Per-message features:

  • Reasoning visibility — turn-by-turn thinking blocks rendered in chat
  • File attachments — drag-drop images, PDFs, audio, video, code; uploaded to Portal/uploads/sessions/{id}/ and exposed to the model via tool calls
  • Per-message provenance — every assistant response shows which snapshots/fossils contributed to the retrieved context
  • Streaming tool execution — tool calls render mid-stream; the model can call multiple tools in parallel within one turn

All 72 tools are defined once in Orchestrator/tools/tool_registry.py and formatted appropriately for each provider's schema (Anthropic input_schema, OpenAI parameters, Gemini parameters, MCP standard).


Voice agents

Three real-time voice WebSocket endpoints, each persistent across the session and snapshot-aware:

  • WS /ws/realtime/{session_id}OpenAI gpt-realtime with 24kHz audio, function-calling, server-side VAD
  • WS /ws/gemini-live/{session_id}Gemini 2.5 Flash native-audio preview with on-device audio token streaming
  • WS /ws/grok-live/{session_id}xAI Grok Live (preview)

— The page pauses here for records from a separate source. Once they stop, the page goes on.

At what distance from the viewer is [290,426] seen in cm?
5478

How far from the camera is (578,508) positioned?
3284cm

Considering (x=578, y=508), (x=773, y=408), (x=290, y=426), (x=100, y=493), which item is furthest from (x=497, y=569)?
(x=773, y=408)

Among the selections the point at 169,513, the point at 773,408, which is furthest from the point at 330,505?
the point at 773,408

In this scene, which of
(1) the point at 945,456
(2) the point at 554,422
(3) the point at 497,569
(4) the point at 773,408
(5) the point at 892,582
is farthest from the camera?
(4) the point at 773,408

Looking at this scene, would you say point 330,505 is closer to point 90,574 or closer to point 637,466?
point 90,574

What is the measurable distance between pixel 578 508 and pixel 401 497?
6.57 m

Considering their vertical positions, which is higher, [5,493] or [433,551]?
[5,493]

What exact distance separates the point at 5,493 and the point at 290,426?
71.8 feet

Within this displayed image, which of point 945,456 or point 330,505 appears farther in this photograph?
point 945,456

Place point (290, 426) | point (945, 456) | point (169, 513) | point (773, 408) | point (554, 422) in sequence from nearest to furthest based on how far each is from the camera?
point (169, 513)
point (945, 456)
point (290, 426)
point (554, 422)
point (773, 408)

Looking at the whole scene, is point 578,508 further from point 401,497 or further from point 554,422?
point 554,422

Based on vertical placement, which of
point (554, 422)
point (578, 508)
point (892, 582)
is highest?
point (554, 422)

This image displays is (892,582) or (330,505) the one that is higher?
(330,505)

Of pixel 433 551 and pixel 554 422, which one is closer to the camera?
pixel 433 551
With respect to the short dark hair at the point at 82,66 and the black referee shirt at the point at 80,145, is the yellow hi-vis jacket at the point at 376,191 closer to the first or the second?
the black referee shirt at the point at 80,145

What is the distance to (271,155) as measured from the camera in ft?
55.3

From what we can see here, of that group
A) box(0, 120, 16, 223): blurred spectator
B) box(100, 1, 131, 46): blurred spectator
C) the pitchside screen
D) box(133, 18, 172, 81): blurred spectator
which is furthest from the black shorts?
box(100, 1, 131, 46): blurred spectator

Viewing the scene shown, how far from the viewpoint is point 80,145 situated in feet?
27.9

All three reuse the chat tool registry, so a voice session can call generate_image, search_snapshots, send_sms, make_phone_call, use_computer, etc. just like text chat.

Speech I/O outside the live sessions:

  • TTS — OpenAI HD (6 voices) + Google Cloud (1,000+ voices) + Gemini Pro TTS (30 voices with emotional cues)
  • STT — OpenAI Whisper-1, accessible via POST /stt
  • Per-operator preferences — preferred TTS voice, model, mic state persisted in config.ini

Computer Use

Two Computer Use channels, both bridged into the same SSE protocol as chat:

Anthropic Computer Use (claude-opus-4-6):

  • Runs against the customer's real X11 desktop (DISPLAY=:0) by default
  • Tools: computer_20251124 (screenshot/click/type/scroll), bash_20250124, str_replace_based_edit_tool (file editor)
  • 1280×720 codified as the screen-capture + click-translation resolution (the precision sweet spot for the model's training set; CU display autostart forces this at every login)
  • Real input via xdotool (X11) — input events reach native apps
  • Screenshots via scrot + XDG Desktop Portal as backup

Gemini Computer Use (gemini-2.5-computer-use-preview-10-2025):

  • Same desktop, different model channel (Pro and Flash variants also available via GEMINI_CU_MODEL_PRO / _FLASH env vars)
  • Renders at 1440×900 (Gemini-CU's native resolution; differs from Anthropic CU's 1280×720)
  • Shares the same screenshot + input pipeline as Anthropic CU

Multi-device — A device_id parameter on the CU endpoints routes input to any other tailnet machine running the BlackBox remote_desktop service (VNC over Tailscale). One Portal can drive 10 mini-PCs.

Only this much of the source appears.